WHAT YOU ARE ASKED TO DO: Where the line containing "From what you" appears, begin retyping; continue exactly through the final line of the data. Omit every picture.

Excerpts of spatial question data:
+---+

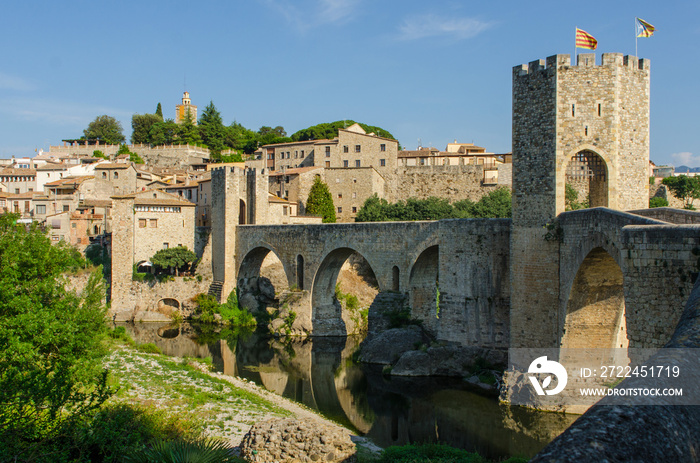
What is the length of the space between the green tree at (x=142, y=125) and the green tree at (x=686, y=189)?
6603 cm

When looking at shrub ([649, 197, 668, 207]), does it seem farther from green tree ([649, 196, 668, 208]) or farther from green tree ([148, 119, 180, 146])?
green tree ([148, 119, 180, 146])

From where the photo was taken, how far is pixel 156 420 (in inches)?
541

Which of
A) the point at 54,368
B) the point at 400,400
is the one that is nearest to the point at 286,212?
the point at 400,400

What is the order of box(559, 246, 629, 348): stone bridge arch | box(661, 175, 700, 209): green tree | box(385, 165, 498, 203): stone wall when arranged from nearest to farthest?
box(559, 246, 629, 348): stone bridge arch → box(385, 165, 498, 203): stone wall → box(661, 175, 700, 209): green tree

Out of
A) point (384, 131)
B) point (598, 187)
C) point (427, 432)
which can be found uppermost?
point (384, 131)

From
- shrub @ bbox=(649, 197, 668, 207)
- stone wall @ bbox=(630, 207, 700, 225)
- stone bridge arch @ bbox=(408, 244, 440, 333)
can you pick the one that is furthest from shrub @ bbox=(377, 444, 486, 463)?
shrub @ bbox=(649, 197, 668, 207)

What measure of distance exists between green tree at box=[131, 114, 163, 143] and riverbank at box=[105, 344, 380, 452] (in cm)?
6545

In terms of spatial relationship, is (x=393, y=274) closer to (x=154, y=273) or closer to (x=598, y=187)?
(x=598, y=187)

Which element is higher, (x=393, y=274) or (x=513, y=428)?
(x=393, y=274)

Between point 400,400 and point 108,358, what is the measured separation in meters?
11.2

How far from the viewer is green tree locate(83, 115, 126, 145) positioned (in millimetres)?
84250

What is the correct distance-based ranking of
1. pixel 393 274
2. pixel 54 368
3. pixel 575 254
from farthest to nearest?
pixel 393 274
pixel 575 254
pixel 54 368

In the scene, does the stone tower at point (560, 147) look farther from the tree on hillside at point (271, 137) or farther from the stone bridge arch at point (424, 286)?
the tree on hillside at point (271, 137)

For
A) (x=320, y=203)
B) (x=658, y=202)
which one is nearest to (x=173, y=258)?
(x=320, y=203)
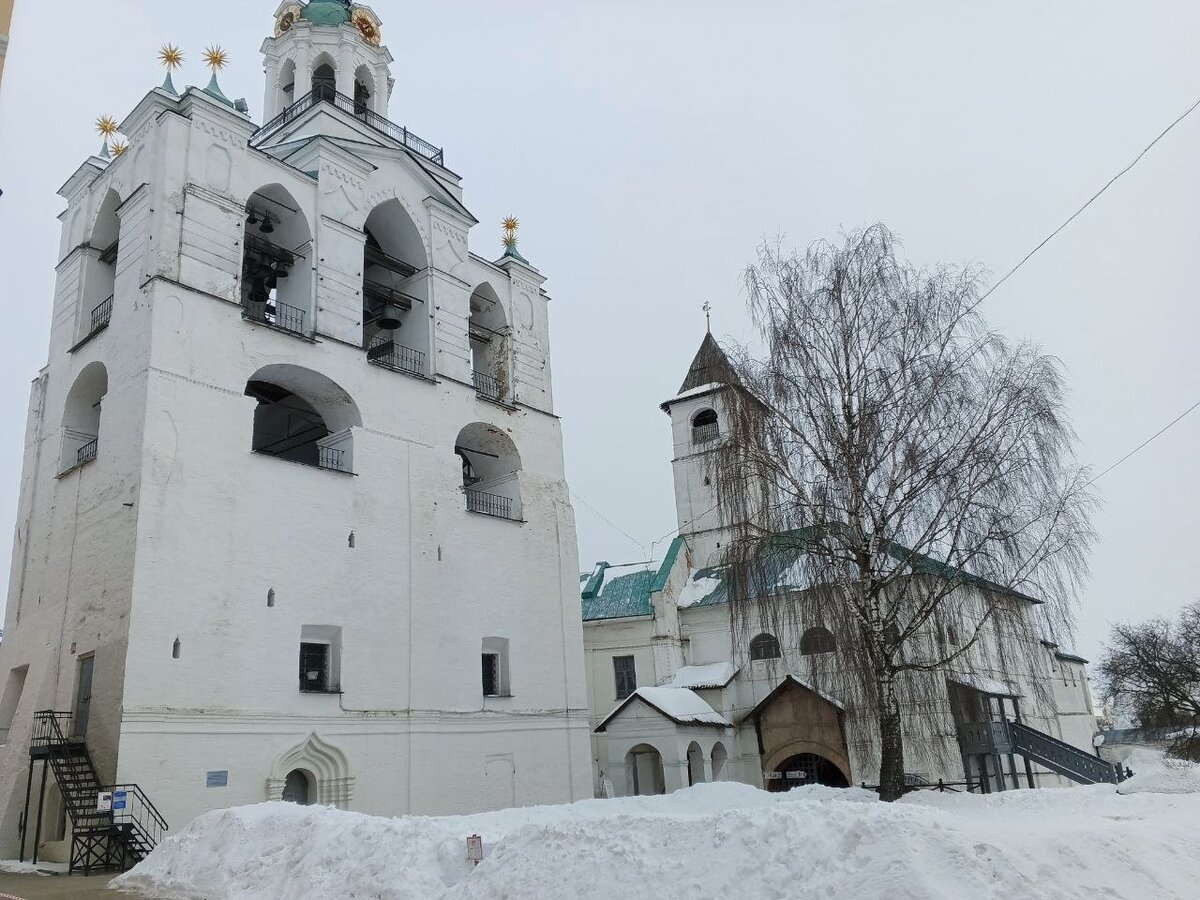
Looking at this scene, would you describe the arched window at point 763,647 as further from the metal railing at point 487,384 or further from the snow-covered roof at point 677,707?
the metal railing at point 487,384

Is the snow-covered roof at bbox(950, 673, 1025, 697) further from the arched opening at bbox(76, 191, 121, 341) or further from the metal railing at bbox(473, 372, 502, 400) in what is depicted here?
the arched opening at bbox(76, 191, 121, 341)

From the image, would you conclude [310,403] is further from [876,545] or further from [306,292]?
[876,545]

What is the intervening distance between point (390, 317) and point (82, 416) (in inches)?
319

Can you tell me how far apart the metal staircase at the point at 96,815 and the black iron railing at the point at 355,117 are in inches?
704

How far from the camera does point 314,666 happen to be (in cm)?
1955

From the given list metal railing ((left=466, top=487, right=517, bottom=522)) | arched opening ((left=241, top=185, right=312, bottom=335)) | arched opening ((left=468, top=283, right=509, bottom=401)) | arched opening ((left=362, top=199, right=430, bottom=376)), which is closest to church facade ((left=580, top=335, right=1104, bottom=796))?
metal railing ((left=466, top=487, right=517, bottom=522))

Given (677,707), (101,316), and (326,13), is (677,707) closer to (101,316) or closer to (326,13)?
(101,316)

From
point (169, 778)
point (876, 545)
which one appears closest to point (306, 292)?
point (169, 778)

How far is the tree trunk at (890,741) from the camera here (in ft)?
47.4

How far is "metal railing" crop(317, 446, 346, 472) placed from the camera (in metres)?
21.5

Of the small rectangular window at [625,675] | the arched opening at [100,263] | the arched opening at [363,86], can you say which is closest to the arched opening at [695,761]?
the small rectangular window at [625,675]

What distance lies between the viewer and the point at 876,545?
598 inches

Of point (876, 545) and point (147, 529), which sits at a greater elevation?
point (147, 529)

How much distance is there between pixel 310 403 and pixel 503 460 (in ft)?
19.9
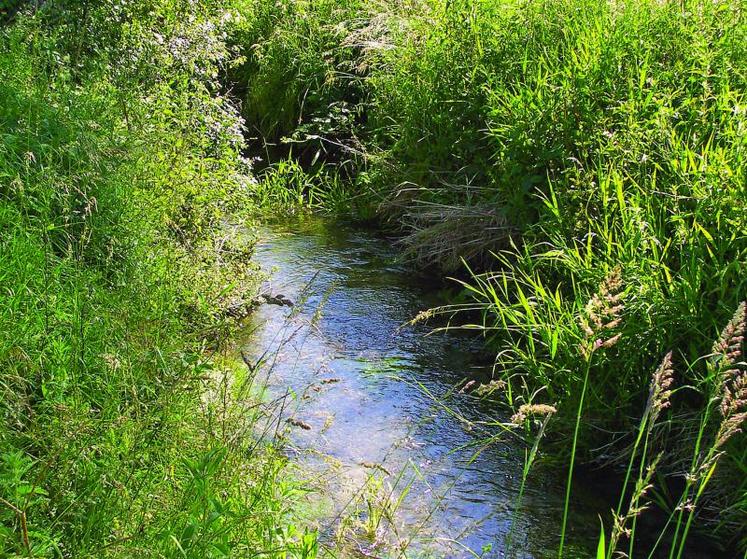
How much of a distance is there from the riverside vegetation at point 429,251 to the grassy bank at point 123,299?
0.06ft

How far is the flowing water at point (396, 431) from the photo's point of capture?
11.5 ft

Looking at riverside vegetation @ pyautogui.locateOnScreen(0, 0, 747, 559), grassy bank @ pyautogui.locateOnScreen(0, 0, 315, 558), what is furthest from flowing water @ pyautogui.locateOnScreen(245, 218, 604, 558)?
grassy bank @ pyautogui.locateOnScreen(0, 0, 315, 558)

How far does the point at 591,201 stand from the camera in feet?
16.6

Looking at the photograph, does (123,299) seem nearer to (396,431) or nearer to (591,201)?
(396,431)

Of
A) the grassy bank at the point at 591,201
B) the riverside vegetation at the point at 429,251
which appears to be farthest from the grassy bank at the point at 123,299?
the grassy bank at the point at 591,201

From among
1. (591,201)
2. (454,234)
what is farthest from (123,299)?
(454,234)

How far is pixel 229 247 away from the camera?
18.9 ft

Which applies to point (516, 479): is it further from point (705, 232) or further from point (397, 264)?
point (397, 264)

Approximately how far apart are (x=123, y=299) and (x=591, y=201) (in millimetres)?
2906

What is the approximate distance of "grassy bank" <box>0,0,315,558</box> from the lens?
2.48 metres

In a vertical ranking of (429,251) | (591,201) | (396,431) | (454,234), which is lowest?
(396,431)

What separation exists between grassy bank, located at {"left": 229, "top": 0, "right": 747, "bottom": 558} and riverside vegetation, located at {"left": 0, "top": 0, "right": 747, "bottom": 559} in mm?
20

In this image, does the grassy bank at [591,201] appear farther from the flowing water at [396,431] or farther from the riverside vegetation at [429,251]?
the flowing water at [396,431]

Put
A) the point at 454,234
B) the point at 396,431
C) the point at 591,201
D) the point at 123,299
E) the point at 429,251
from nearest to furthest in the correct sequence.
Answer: the point at 123,299
the point at 396,431
the point at 591,201
the point at 454,234
the point at 429,251
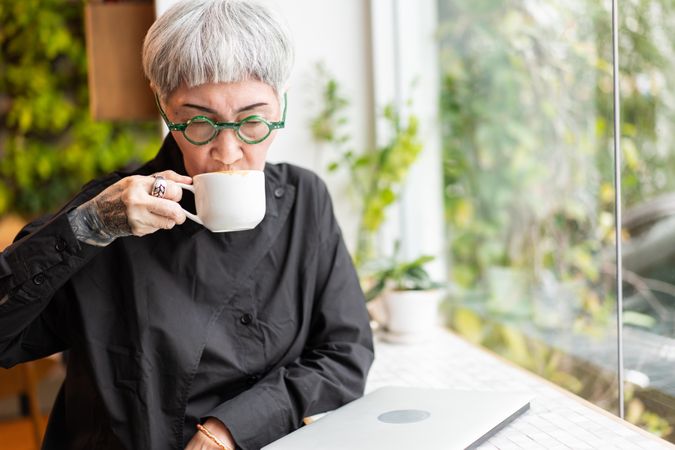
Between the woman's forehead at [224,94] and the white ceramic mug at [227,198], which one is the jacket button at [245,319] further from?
the woman's forehead at [224,94]

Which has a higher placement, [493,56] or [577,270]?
[493,56]

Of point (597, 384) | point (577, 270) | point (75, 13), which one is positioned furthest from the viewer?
point (75, 13)

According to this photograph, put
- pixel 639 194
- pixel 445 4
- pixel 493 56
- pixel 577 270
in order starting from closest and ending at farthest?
pixel 639 194, pixel 577 270, pixel 493 56, pixel 445 4

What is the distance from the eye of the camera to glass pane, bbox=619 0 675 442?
1.50m

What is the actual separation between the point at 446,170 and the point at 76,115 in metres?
2.50

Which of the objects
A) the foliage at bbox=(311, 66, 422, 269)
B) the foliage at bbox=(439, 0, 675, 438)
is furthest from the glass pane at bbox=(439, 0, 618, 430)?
the foliage at bbox=(311, 66, 422, 269)

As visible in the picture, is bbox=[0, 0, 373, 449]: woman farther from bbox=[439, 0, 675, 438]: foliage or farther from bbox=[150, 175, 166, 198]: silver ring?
bbox=[439, 0, 675, 438]: foliage

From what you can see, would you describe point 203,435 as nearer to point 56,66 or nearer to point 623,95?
point 623,95

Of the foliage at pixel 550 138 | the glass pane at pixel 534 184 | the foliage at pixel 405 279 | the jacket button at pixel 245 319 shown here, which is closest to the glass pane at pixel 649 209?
the foliage at pixel 550 138

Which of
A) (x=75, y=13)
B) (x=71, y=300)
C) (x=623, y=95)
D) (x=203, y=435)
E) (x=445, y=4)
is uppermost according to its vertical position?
(x=75, y=13)

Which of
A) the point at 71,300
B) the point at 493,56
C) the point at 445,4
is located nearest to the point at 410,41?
the point at 445,4

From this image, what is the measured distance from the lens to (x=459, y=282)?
260 centimetres

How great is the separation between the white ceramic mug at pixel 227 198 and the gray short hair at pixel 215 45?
17cm

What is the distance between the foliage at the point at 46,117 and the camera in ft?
13.6
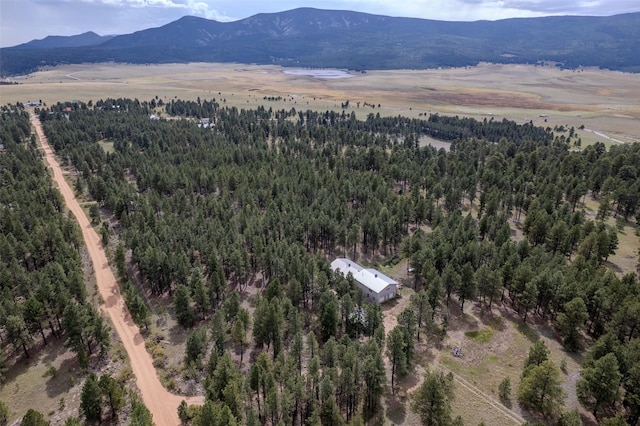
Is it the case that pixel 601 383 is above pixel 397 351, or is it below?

+---+

RESULT BELOW:
From what you can see, would you describe point 203,435 as nearer to point 56,66 or nearer to point 623,95?
point 623,95

Of the foliage at pixel 550 138 | the glass pane at pixel 534 184 | the foliage at pixel 405 279 | the jacket button at pixel 245 319 shown here, which is closest to the glass pane at pixel 649 209?
the foliage at pixel 550 138

Which of
A) (x=75, y=13)
B) (x=71, y=300)
C) (x=623, y=95)
D) (x=203, y=435)
E) (x=445, y=4)
is uppermost according to its vertical position?
(x=75, y=13)

Which of
A) the point at 71,300
B) the point at 493,56
C) the point at 445,4
is located nearest to the point at 410,41?
the point at 445,4

From this image, what is the measured distance from the lens to (x=459, y=282)?
260 centimetres

How great is the separation between the white ceramic mug at pixel 227 198 and the gray short hair at pixel 215 45?
17cm

What is the distance between the foliage at the point at 46,117 and the camera in ft?
13.6
Is it the case that pixel 601 383 is above pixel 397 351, or is it below?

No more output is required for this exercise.